- TASK INSTRUCTIONS -
Could you output every record again, exactly as given?

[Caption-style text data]
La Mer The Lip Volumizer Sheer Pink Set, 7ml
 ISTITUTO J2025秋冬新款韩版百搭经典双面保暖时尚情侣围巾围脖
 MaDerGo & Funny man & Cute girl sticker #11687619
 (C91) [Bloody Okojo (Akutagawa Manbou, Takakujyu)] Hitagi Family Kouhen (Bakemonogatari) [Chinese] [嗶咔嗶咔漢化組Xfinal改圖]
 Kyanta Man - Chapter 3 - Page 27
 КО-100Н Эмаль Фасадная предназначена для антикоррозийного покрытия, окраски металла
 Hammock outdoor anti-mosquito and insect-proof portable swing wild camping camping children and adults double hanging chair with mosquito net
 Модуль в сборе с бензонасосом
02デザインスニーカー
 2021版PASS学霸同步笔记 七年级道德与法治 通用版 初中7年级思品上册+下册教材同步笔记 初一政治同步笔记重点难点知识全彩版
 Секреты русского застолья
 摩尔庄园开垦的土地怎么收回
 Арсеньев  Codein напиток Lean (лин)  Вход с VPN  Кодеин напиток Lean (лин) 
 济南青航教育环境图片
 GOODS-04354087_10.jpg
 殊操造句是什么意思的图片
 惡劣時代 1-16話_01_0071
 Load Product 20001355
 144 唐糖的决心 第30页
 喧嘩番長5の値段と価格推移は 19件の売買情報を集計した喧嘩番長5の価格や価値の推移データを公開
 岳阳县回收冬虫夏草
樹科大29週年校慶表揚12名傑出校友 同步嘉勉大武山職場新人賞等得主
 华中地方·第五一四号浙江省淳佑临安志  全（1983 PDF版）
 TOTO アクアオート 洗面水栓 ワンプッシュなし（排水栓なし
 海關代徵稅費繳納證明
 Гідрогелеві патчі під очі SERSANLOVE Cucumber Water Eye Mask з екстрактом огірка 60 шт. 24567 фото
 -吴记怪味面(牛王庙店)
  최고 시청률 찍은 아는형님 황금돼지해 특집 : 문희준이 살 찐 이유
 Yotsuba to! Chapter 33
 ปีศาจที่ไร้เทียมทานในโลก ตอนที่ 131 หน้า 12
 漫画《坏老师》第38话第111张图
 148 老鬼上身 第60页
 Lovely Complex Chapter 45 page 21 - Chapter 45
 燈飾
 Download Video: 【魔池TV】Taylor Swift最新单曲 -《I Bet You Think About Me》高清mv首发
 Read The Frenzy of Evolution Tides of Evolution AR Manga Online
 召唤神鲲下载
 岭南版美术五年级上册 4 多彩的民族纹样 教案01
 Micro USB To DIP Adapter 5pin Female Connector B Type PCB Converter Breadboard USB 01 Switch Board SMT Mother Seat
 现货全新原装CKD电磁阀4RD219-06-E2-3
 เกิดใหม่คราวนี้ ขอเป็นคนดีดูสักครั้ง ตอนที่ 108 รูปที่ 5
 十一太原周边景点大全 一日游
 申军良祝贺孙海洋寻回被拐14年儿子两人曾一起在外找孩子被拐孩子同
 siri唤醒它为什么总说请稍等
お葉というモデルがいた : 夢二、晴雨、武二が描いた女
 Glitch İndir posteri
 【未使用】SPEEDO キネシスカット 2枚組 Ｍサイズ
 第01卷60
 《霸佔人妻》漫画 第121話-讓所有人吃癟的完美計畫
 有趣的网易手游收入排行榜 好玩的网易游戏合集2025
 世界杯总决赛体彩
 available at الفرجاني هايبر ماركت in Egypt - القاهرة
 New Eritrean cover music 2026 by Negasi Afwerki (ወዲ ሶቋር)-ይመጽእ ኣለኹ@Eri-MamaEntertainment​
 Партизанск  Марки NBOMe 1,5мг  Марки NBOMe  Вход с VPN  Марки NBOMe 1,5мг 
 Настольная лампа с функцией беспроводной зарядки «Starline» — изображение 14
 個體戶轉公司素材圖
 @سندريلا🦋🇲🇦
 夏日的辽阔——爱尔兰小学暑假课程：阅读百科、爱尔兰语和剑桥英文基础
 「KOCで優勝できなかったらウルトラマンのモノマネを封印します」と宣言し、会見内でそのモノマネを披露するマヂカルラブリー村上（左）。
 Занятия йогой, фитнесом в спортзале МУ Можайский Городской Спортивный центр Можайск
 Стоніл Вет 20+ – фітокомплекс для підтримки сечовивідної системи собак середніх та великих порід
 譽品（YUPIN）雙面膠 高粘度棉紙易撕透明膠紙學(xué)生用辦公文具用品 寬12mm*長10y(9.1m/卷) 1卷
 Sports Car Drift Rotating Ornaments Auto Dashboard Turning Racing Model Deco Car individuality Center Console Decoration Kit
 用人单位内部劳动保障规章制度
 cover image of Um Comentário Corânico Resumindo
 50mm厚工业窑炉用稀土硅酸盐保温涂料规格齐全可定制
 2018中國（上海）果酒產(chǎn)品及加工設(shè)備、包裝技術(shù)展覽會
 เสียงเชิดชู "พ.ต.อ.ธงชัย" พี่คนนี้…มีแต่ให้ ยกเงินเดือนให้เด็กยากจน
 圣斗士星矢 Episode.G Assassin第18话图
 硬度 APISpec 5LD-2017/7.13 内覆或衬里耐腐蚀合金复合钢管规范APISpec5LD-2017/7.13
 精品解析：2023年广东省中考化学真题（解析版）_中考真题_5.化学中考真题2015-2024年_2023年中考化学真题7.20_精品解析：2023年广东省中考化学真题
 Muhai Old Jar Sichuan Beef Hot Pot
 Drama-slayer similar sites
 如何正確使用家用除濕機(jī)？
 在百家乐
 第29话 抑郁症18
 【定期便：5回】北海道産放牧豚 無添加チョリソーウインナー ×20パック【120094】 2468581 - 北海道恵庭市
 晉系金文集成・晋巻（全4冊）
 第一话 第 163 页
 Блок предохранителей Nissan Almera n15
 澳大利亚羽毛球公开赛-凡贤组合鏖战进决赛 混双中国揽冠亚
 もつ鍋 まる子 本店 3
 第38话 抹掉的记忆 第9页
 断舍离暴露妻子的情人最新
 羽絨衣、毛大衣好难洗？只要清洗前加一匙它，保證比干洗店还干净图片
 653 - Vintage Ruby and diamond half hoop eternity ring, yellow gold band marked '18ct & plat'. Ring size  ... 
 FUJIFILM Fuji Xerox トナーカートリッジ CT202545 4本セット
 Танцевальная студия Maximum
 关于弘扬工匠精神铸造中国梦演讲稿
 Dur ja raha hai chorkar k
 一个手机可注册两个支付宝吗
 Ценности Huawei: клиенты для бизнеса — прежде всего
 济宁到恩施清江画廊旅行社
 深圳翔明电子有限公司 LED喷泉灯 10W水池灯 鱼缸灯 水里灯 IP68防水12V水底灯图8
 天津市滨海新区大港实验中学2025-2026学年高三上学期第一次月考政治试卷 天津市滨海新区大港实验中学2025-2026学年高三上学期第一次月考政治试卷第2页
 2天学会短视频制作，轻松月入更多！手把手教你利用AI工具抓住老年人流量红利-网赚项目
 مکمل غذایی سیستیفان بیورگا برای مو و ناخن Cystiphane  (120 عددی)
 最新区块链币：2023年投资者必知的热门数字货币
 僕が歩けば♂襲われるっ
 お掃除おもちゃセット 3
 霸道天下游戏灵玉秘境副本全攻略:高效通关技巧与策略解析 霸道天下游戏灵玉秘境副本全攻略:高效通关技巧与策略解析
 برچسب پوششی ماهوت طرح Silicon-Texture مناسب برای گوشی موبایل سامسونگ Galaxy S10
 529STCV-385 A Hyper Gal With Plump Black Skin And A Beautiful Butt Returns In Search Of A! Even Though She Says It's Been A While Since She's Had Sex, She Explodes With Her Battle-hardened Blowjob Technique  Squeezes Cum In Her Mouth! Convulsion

- EXERCISE ANSWER -
La Mer The Lip Volumizer Sheer Pink Set, 7ml
 ISTITUTO J2025秋冬新款韩版百搭经典双面保暖时尚情侣围巾围脖
 MaDerGo & Funny man & Cute girl sticker #11687619
 (C91) [Bloody Okojo (Akutagawa Manbou, Takakujyu)] Hitagi Family Kouhen (Bakemonogatari) [Chinese] [嗶咔嗶咔漢化組Xfinal改圖]
 Kyanta Man - Chapter 3 - Page 27
 КО-100Н Эмаль Фасадная предназначена для антикоррозийного покрытия, окраски металла
 Hammock outdoor anti-mosquito and insect-proof portable swing wild camping camping children and adults double hanging chair with mosquito net
 Модуль в сборе с бензонасосом
02デザインスニーカー
 2021版PASS学霸同步笔记 七年级道德与法治 通用版 初中7年级思品上册+下册教材同步笔记 初一政治同步笔记重点难点知识全彩版
 Секреты русского застолья
 摩尔庄园开垦的土地怎么收回
 Арсеньев  Codein напиток Lean (лин)  Вход с VPN  Кодеин напиток Lean (лин) 
 济南青航教育环境图片
 GOODS-04354087_10.jpg
 殊操造句是什么意思的图片
 惡劣時代 1-16話_01_0071
 Load Product 20001355
 144 唐糖的决心 第30页
 喧嘩番長5の値段と価格推移は 19件の売買情報を集計した喧嘩番長5の価格や価値の推移データを公開
 岳阳县回收冬虫夏草
樹科大29週年校慶表揚12名傑出校友 同步嘉勉大武山職場新人賞等得主
 华中地方·第五一四号浙江省淳佑临安志  全（1983 PDF版）
 TOTO アクアオート 洗面水栓 ワンプッシュなし（排水栓なし
 海關代徵稅費繳納證明
 Гідрогелеві патчі під очі SERSANLOVE Cucumber Water Eye Mask з екстрактом огірка 60 шт. 24567 фото
 -吴记怪味面(牛王庙店)
  최고 시청률 찍은 아는형님 황금돼지해 특집 : 문희준이 살 찐 이유
 Yotsuba to! Chapter 33
 ปีศาจที่ไร้เทียมทานในโลก ตอนที่ 131 หน้า 12
 漫画《坏老师》第38话第111张图
 148 老鬼上身 第60页
 Lovely Complex Chapter 45 page 21 - Chapter 45
 燈飾
 Download Video: 【魔池TV】Taylor Swift最新单曲 -《I Bet You Think About Me》高清mv首发
 Read The Frenzy of Evolution Tides of Evolution AR Manga Online
 召唤神鲲下载
 岭南版美术五年级上册 4 多彩的民族纹样 教案01
 Micro USB To DIP Adapter 5pin Female Connector B Type PCB Converter Breadboard USB 01 Switch Board SMT Mother Seat
 现货全新原装CKD电磁阀4RD219-06-E2-3
 เกิดใหม่คราวนี้ ขอเป็นคนดีดูสักครั้ง ตอนที่ 108 รูปที่ 5
 十一太原周边景点大全 一日游
 申军良祝贺孙海洋寻回被拐14年儿子两人曾一起在外找孩子被拐孩子同
 siri唤醒它为什么总说请稍等
お葉というモデルがいた : 夢二、晴雨、武二が描いた女
 Glitch İndir posteri
 【未使用】SPEEDO キネシスカット 2枚組 Ｍサイズ
 第01卷60
 《霸佔人妻》漫画 第121話-讓所有人吃癟的完美計畫
 有趣的网易手游收入排行榜 好玩的网易游戏合集2025
 世界杯总决赛体彩
 available at الفرجاني هايبر ماركت in Egypt - القاهرة
 New Eritrean cover music 2026 by Negasi Afwerki (ወዲ ሶቋር)-ይመጽእ ኣለኹ@Eri-MamaEntertainment​
 Партизанск  Марки NBOMe 1,5мг  Марки NBOMe  Вход с VPN  Марки NBOMe 1,5мг 
 Настольная лампа с функцией беспроводной зарядки «Starline» — изображение 14
 個體戶轉公司素材圖
 @سندريلا🦋🇲🇦
 夏日的辽阔——爱尔兰小学暑假课程：阅读百科、爱尔兰语和剑桥英文基础
 「KOCで優勝できなかったらウルトラマンのモノマネを封印します」と宣言し、会見内でそのモノマネを披露するマヂカルラブリー村上（左）。
 Занятия йогой, фитнесом в спортзале МУ Можайский Городской Спортивный центр Можайск
 Стоніл Вет 20+ – фітокомплекс для підтримки сечовивідної системи собак середніх та великих порід
 譽品（YUPIN）雙面膠 高粘度棉紙易撕透明膠紙學(xué)生用辦公文具用品 寬12mm*長10y(9.1m/卷) 1卷
 Sports Car Drift Rotating Ornaments Auto Dashboard Turning Racing Model Deco Car individuality Center Console Decoration Kit
 用人单位内部劳动保障规章制度
 cover image of Um Comentário Corânico Resumindo
 50mm厚工业窑炉用稀土硅酸盐保温涂料规格齐全可定制
 2018中國（上海）果酒產(chǎn)品及加工設(shè)備、包裝技術(shù)展覽會
 เสียงเชิดชู "พ.ต.อ.ธงชัย" พี่คนนี้…มีแต่ให้ ยกเงินเดือนให้เด็กยากจน
 圣斗士星矢 Episode.G Assassin第18话图
 硬度 APISpec 5LD-2017/7.13 内覆或衬里耐腐蚀合金复合钢管规范APISpec5LD-2017/7.13
 精品解析：2023年广东省中考化学真题（解析版）_中考真题_5.化学中考真题2015-2024年_2023年中考化学真题7.20_精品解析：2023年广东省中考化学真题
 Muhai Old Jar Sichuan Beef Hot Pot
 Drama-slayer similar sites
 如何正確使用家用除濕機(jī)？
 在百家乐
 第29话 抑郁症18
 【定期便：5回】北海道産放牧豚 無添加チョリソーウインナー ×20パック【120094】 2468581 - 北海道恵庭市
 晉系金文集成・晋巻（全4冊）
 第一话 第 163 页
 Блок предохранителей Nissan Almera n15
 澳大利亚羽毛球公开赛-凡贤组合鏖战进决赛 混双中国揽冠亚
 もつ鍋 まる子 本店 3
 第38话 抹掉的记忆 第9页
 断舍离暴露妻子的情人最新
 羽絨衣、毛大衣好难洗？只要清洗前加一匙它，保證比干洗店还干净图片
 653 - Vintage Ruby and diamond half hoop eternity ring, yellow gold band marked '18ct & plat'. Ring size  ... 
 FUJIFILM Fuji Xerox トナーカートリッジ CT202545 4本セット
 Танцевальная студия Maximum
 关于弘扬工匠精神铸造中国梦演讲稿
 Dur ja raha hai chorkar k
 一个手机可注册两个支付宝吗
 Ценности Huawei: клиенты для бизнеса — прежде всего
 济宁到恩施清江画廊旅行社
 深圳翔明电子有限公司 LED喷泉灯 10W水池灯 鱼缸灯 水里灯 IP68防水12V水底灯图8
 天津市滨海新区大港实验中学2025-2026学年高三上学期第一次月考政治试卷 天津市滨海新区大港实验中学2025-2026学年高三上学期第一次月考政治试卷第2页
 2天学会短视频制作，轻松月入更多！手把手教你利用AI工具抓住老年人流量红利-网赚项目
 مکمل غذایی سیستیفان بیورگا برای مو و ناخن Cystiphane  (120 عددی)
 最新区块链币：2023年投资者必知的热门数字货币
 僕が歩けば♂襲われるっ
 お掃除おもちゃセット 3
 霸道天下游戏灵玉秘境副本全攻略:高效通关技巧与策略解析 霸道天下游戏灵玉秘境副本全攻略:高效通关技巧与策略解析
 برچسب پوششی ماهوت طرح Silicon-Texture مناسب برای گوشی موبایل سامسونگ Galaxy S10
 529STCV-385 A Hyper Gal With Plump Black Skin And A Beautiful Butt Returns In Search Of A! Even Though She Says It's Been A While Since She's Had Sex, She Explodes With Her Battle-hardened Blowjob Technique  Squeezes Cum In Her Mouth! Convulsion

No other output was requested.